In [4]:
%matplotlib inline

# Packages
import os, glob, scipy, sys
import numpy as np
import pandas as pd
import matplotlib.pyplot as plt
import seaborn as sns

# Project directory
base_dir = os.path.realpath('..')
print(base_dir)

# Project-specific functions
funDir = os.path.join(base_dir,'Code/Functions')
print(funDir)
sys.path.append(funDir)
import choiceModels, costFunctions, penalizedModelFit, simulateModel

# General-use python functions
dbPath = '/'.join(base_dir.split('/')[0:4])
sys.path.append('%s/Python'%dbPath)
import FigureTools

/Users/jeroen/Dropbox (Brown)/PhD/0. Working folder/HMTG_followUp_final/ShareDataCode
/Users/jeroen/Dropbox (Brown)/PhD/0. Working folder/HMTG_followUp_final/ShareDataCode/Code/Functions


## Load Data

In [5]:
study1 = pd.read_csv('%s/Data/Study1/HMTG/allDataLong.csv'%baseDir, header = None)
study1.columns = ['sub','block','trial','inv','baseMult','mult','exp','ret']
exclude = pd.read_csv('%s/Data/Study1/HMTG/exclude.csv'%baseDir, header = None).values.T[0]
print(len(study1))
study1 = study1.loc[~study1['sub'].isin(exclude),:]
study1.head()
print(len(study1))
print(len(study1['sub'].unique()))

16640
16320
102


## Fit models

Here is some example code using the models and cost functions defined in the Functions folder:

In [33]:
niter = 3
baseMult = 4
model = costFunctions.MP_costfun_ppSOE
modelName = 'MP_ppSOE'
best_fits = pd.DataFrame(columns = ['sub','baseMult','model','theta','phi','SSE'])
for sub in [1,2]:
    # Set up fitting output dataframe:
    sub_fits = pd.DataFrame(columns = ['sub','baseMult','model','theta','phi','SSE'])
    # Select subject data, keep only trials with nonzero investment:
    subDat = study1.query('sub == @sub and baseMult == @baseMult and inv > 0').copy().reset_index(drop=True)
    # Fit model between parameters on domains [0,.5] (theta) and [-.1,.1] (phi)
    bounds_lower = [0,-.1]
    bounds_upper = [.5,.1]
    for i in range(niter):
        randos = np.random.rand(2)
        x0 = np.array(bounds_lower) + np.multiply(randos, np.array(bounds_upper) - np.array(bounds_lower))
        out = least_squares(model, x0, bounds = [bounds_lower, bounds_upper],
                 args = ([subDat]), diff_step = .005)
        print(x0, out.x, out.cost)
        sub_fits = sub_fits.append(pd.DataFrame([[sub,baseMult,modelName,out.x[0],out.x[1],out.cost]],
                                               columns = sub_fits.columns))
    # Select best-fitting parameters for participant and add to results dataframe:
    sub_fits = sub_fits.sort_values(by = 'SSE', ascending = True)
    best_fits = best_fits.append(sub_fits.iloc[0,:])

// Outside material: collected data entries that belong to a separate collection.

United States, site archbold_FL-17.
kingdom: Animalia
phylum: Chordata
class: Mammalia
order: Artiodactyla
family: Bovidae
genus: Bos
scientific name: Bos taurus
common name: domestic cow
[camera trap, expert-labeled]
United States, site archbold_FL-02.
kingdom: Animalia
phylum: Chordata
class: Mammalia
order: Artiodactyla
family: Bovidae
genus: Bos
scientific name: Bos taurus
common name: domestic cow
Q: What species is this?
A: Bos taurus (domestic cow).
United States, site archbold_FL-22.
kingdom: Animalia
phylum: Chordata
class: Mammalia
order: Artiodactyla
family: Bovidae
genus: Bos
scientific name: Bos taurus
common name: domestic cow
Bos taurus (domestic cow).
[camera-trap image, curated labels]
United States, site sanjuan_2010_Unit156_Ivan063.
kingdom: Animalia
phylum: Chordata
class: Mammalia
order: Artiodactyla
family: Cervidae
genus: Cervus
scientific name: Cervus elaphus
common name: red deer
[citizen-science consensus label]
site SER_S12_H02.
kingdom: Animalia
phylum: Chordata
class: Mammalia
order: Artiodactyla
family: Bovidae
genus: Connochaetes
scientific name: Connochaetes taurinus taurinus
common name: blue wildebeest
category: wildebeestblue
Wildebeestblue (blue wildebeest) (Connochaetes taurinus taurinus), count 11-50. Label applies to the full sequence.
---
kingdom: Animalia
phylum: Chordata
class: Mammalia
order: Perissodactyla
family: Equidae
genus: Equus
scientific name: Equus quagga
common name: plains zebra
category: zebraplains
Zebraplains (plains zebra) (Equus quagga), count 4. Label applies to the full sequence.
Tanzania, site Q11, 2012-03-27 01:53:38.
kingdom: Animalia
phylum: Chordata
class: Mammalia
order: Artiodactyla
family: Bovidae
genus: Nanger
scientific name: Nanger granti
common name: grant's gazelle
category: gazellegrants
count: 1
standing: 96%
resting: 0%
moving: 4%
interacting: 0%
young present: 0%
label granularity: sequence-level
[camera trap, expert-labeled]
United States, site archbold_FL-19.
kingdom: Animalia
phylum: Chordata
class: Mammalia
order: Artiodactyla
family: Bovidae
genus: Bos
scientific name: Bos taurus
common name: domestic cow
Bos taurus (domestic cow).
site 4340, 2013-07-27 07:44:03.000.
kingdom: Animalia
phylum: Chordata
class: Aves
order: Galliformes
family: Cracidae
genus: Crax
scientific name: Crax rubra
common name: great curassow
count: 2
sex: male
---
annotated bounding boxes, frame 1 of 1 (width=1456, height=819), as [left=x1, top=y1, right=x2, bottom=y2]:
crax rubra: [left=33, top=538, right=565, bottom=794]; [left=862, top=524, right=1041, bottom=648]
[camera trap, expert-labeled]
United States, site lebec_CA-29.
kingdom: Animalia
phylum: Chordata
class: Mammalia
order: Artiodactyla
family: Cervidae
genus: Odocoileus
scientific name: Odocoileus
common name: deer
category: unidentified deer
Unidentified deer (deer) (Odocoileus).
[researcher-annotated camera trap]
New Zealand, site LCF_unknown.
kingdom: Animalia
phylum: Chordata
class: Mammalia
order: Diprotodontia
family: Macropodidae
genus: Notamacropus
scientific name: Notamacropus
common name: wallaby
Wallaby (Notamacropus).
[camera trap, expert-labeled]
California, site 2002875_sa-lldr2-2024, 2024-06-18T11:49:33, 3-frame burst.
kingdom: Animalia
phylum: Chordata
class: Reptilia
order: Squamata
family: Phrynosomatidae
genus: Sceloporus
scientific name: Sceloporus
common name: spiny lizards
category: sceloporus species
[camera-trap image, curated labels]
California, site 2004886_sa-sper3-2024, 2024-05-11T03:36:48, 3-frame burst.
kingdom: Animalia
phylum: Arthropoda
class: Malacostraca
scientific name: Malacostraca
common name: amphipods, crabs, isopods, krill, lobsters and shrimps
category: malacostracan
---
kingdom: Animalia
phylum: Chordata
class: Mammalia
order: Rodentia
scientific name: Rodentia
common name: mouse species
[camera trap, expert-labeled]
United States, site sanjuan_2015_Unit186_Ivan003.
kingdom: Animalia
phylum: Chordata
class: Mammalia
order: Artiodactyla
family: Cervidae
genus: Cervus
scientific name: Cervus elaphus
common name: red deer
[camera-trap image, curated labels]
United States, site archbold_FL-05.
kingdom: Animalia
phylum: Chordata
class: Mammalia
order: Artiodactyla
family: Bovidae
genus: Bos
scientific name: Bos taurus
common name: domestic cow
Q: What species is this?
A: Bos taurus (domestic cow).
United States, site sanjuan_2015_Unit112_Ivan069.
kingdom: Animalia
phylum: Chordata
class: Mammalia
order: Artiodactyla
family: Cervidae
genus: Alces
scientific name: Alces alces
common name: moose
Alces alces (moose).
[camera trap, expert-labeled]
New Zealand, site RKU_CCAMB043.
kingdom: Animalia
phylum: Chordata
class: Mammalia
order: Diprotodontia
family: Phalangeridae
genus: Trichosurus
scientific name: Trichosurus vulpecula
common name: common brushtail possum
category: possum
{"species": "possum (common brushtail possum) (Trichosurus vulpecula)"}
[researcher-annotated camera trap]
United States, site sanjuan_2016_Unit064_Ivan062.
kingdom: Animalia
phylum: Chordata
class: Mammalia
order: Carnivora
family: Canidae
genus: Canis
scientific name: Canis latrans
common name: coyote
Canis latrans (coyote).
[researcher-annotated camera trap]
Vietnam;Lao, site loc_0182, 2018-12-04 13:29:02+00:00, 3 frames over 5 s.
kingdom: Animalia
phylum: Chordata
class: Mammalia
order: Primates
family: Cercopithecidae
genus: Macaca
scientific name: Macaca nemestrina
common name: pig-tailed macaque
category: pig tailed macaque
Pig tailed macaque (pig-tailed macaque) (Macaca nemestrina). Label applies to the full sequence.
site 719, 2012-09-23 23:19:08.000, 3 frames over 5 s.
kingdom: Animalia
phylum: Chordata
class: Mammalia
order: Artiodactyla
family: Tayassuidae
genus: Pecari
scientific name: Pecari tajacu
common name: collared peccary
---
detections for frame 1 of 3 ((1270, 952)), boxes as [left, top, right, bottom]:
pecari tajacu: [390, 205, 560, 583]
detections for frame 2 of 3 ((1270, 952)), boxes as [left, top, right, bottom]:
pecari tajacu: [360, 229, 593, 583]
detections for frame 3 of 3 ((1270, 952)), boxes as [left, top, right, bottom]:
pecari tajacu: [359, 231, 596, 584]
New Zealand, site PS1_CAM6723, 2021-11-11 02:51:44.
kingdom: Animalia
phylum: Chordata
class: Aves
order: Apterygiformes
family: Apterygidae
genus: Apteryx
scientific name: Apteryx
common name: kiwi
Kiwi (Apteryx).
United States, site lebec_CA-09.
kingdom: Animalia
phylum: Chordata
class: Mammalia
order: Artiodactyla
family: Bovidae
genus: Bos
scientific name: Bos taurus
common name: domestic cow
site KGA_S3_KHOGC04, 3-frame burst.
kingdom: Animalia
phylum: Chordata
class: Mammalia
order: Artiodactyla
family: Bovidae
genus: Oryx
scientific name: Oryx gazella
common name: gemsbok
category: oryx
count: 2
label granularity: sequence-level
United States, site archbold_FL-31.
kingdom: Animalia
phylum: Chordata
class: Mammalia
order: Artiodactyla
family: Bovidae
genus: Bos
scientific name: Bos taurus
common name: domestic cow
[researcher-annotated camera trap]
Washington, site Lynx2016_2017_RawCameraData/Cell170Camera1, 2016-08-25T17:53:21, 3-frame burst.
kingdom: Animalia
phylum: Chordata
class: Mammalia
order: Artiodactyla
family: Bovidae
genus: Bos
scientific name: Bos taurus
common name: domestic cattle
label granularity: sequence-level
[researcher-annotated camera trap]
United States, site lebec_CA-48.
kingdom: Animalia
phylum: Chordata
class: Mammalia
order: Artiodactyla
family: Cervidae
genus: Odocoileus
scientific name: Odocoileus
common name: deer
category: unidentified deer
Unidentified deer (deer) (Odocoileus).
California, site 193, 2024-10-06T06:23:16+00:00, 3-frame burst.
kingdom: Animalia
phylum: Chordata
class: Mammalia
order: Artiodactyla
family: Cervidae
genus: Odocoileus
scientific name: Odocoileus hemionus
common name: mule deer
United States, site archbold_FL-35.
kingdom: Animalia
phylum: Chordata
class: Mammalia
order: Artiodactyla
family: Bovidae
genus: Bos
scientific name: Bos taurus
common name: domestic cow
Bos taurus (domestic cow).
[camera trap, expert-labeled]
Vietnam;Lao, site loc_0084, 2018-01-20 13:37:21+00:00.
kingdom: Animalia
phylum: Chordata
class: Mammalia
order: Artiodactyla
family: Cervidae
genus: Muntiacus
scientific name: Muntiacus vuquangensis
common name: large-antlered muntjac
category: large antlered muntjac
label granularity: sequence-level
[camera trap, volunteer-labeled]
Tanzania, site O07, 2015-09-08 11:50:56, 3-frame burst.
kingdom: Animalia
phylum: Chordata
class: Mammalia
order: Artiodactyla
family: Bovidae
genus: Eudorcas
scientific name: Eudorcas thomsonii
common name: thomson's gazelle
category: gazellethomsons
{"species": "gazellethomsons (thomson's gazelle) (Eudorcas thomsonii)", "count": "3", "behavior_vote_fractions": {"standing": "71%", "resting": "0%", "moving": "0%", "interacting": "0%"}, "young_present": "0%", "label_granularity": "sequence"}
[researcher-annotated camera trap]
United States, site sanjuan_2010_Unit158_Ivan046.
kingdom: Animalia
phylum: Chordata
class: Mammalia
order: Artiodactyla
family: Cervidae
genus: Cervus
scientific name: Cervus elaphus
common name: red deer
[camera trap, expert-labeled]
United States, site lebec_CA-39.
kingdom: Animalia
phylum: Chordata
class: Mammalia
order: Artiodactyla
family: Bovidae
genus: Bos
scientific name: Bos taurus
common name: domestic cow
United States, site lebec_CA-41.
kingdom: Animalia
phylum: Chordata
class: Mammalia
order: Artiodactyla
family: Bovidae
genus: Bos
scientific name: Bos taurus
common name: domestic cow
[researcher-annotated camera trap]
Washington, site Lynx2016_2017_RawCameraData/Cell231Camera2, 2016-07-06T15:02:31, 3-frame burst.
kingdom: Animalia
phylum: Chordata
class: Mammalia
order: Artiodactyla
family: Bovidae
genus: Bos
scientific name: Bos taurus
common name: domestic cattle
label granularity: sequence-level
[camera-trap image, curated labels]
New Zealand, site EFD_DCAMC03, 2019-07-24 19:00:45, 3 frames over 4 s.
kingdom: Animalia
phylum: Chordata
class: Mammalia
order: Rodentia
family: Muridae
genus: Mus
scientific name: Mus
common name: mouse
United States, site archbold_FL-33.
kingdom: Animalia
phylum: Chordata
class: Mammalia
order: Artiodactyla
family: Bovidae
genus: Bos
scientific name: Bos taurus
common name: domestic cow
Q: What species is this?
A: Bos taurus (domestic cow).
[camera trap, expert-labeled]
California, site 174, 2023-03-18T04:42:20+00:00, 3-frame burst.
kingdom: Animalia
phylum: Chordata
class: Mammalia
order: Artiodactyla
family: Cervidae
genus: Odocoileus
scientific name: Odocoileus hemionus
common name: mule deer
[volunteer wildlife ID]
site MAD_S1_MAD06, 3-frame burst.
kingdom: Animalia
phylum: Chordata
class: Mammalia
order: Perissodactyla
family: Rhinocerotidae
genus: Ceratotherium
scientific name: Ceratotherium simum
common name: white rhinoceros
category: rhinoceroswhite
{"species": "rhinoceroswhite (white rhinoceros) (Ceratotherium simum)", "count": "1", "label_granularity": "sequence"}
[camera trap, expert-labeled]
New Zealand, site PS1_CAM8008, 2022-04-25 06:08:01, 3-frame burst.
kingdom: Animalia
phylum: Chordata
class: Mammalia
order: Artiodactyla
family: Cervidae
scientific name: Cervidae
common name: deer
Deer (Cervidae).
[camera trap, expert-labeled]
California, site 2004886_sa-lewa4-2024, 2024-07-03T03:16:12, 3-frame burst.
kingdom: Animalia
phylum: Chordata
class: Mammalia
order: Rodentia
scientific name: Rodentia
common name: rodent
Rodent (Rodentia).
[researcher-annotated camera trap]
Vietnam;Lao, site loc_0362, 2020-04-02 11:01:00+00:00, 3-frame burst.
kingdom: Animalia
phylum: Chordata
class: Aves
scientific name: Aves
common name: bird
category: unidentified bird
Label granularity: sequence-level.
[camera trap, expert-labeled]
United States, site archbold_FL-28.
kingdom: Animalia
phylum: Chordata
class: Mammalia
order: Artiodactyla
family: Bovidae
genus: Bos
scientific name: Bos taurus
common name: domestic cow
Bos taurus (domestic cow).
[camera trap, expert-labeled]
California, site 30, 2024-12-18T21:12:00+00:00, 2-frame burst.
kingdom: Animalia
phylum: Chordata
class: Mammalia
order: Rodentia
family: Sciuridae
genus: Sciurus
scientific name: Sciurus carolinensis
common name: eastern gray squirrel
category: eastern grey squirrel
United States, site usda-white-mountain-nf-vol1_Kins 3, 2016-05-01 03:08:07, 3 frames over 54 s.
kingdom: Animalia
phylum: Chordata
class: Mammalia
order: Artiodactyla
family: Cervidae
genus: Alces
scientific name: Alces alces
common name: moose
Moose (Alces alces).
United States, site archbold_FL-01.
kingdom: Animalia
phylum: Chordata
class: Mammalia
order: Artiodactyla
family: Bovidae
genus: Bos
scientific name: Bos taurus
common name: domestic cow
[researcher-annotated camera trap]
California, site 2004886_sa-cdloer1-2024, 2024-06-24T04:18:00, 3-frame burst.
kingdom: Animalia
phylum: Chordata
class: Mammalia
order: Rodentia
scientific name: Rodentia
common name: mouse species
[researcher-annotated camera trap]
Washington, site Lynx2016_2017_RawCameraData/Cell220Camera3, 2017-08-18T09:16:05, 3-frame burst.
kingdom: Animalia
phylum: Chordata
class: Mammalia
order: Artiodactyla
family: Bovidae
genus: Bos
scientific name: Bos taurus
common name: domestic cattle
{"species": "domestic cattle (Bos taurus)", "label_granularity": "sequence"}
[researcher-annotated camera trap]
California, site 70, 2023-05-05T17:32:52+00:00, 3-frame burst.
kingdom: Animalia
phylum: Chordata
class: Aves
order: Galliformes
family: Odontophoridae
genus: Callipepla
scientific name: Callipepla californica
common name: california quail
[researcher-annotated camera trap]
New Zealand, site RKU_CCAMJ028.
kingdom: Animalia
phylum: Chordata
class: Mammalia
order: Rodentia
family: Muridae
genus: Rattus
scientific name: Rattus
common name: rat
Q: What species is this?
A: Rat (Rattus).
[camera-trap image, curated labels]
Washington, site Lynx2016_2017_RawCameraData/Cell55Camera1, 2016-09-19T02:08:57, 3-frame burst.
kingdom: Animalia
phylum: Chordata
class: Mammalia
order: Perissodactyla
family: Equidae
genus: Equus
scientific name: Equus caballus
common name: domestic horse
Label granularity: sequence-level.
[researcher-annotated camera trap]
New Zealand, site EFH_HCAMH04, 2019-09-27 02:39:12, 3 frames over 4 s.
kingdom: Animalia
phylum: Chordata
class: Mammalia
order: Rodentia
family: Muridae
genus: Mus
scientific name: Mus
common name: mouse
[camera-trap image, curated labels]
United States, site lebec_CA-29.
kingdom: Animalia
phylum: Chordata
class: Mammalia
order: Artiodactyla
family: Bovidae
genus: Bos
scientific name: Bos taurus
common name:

[0.06412323 0.01511354] [ 0.08738989 -0.00213702] 84.0
[0.28125205 0.05112751] [0.19277217 0.05112751] 238.5
[0.47922263 0.0702712 ] [0.17894786 0.0702712 ] 195.0
[ 0.03932602 -0.01090841] [0.07953587 0.00113294] 3169.5
[ 0.03473394 -0.01667751] [0.15182059 0.00117889] 2549.0
[0.37100653 0.0048783 ] [0.48903136 0.02674215] 3.5


In [34]:
best_fits

Unnamed: 0,sub,baseMult,model,theta,phi,SSE
0,1,4,MP_ppSOE,0.08739,-0.002137,84.0
0,2,4,MP_ppSOE,0.489031,0.026742,3.5


These models tend to get stuck in local minima, depending on the fitting algorithm used and settings like diff_step. To maximize the likelihood that our fitted model parameters were global maxima within the parameter bounds, we ran this fitting procedure 1000 times per participant on a computing cluster.